A lesson should have been learned with the AIG bonus scandal of government monies being used for other than the company’s commercial viability. AIG is the largest of the known companies that have received monies from the trillions released, however without transparency all monetary bailouts of financial institutions, though it may not be so, gives people the impression that this is not a rarity but a popular route used with taxpayer’s money. While there are motions for 100% taxability on those monies, the President needed to show that these types of actions were unacceptable immediately rather than have Tim Geithner take the flack, wasting time defending his Treasury Secretary.
To effectively stimulate the economy, investors need to have confidence in the fiscal and insurance institutions they are dealing with. The president’s economic stimulus package does not provide that confidence as investors are unsure which of the institutions are only fiscally salient because of government cash injections. Investors will not risk their personal monies unless they have a reasonable expectation that their returns will be solid. Banks that are no longer stand alone should be publically noted. In the short term the economic slump will dip sharply as these investors in these non-viable institutions fold up because of investor pull outs. However, in the long run the fewer institutions in the market that are fiscally responsible and solid will strengthen investor confidence and cause a gradual increase and stabilize the markets as the willingness to put monies forth in other economic areas isn’t reliant on government artificial stabilization.
The “On Time” bill before the American Senate. This bill legislates an extra import tax on trucks coming from and to Canada and Mexico to be collected at the Border before the trucks enter and leave the United States. Allowing even contemplation of this bill shows a lack of concern for the dependent nature of the United States of goods being purchased and sold in the other two countries. This is an overt protectionist action that will hurt the American economy not only from a manufacturing point of view but from a consumer point of view. If there aren’t the products to be sold, then the store that is supposed to be selling them will not receive their profits or will have to hike the price up because of the increased tax that would be passed along to the consumer. To stimulate an economy the supply must be economical to the consumer to bolster their confidence in the stability of the market.
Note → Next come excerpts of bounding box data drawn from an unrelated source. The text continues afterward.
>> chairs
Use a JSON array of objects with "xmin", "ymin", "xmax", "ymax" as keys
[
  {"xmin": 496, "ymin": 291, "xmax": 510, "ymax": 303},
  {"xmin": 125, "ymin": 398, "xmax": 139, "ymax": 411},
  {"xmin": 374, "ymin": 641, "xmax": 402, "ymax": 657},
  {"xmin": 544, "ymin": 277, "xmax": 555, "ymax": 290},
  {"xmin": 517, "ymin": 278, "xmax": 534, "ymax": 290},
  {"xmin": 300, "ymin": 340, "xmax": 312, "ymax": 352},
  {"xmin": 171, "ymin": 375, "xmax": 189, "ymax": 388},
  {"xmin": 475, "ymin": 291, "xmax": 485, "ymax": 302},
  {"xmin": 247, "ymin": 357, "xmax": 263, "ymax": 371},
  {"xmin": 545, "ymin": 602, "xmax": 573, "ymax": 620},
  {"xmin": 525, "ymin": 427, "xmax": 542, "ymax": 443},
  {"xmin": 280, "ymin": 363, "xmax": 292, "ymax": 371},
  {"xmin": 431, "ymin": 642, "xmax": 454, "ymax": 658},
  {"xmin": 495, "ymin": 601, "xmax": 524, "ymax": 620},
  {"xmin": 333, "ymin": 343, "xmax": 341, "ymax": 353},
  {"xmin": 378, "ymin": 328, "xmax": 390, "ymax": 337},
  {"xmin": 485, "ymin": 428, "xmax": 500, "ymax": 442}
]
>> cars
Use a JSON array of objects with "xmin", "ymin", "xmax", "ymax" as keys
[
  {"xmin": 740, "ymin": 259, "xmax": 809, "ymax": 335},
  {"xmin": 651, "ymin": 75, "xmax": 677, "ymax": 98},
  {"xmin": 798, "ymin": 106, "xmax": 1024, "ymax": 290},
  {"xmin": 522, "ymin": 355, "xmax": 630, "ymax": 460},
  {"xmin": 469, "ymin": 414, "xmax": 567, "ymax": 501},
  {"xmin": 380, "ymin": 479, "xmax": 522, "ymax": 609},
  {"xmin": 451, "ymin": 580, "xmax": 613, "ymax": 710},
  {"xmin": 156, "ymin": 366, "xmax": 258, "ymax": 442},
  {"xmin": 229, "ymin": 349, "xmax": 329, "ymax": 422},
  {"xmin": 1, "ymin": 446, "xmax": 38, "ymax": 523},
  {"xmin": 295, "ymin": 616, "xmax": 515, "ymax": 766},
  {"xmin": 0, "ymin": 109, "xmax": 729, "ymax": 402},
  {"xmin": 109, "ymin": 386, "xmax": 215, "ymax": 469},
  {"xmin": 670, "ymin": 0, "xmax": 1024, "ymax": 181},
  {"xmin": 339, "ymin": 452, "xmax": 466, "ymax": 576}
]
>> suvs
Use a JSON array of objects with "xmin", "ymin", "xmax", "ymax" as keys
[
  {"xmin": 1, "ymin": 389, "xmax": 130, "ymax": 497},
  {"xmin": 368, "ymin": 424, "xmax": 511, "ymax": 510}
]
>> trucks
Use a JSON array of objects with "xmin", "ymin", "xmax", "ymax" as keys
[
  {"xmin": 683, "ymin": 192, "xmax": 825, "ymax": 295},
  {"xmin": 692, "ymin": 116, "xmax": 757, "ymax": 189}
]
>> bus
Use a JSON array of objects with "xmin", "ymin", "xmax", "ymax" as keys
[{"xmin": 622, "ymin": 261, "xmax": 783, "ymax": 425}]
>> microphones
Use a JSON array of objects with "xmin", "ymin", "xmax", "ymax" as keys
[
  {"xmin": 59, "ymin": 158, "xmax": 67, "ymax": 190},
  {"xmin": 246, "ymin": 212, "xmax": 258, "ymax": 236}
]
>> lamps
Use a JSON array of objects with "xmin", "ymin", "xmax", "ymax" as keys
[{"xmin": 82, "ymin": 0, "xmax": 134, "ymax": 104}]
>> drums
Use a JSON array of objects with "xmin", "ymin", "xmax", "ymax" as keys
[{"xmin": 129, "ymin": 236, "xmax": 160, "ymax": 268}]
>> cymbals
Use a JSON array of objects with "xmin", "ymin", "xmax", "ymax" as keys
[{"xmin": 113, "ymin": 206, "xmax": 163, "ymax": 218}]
There needs to be an immediate restructuring of the unemployment and welfare legislation on a nationwide scale. The citizenry of the United States who are collecting the various benefits are turning down minimum wage jobs because of the wage allotment ratio. Minimum wage does not allow a person to pay their bills and the fear that any monies earned by taking a minimum wage job against their welfare or unemployment monies makes people resist those jobs that are still necessary to create a stable job market and spending monies to use in other areas of the economy that stimulate further job growth. By increasing the allowable earnings before the state benefits are cut off or deducted there is there would be more effort into taking jobs that need to be done without people worrying about the damage it will do on their ability to pay their bills by doing so.
These are only a few issues that President Obama needs to deal with if he is to pull the United States out of the recession and instill confidence in the country as a power player once again. Once Obama has proven that he is willing to take responsibility rather than be sate in delegating his presidency then it will be a time for hand holding. For now, Obama needs to step up or step out.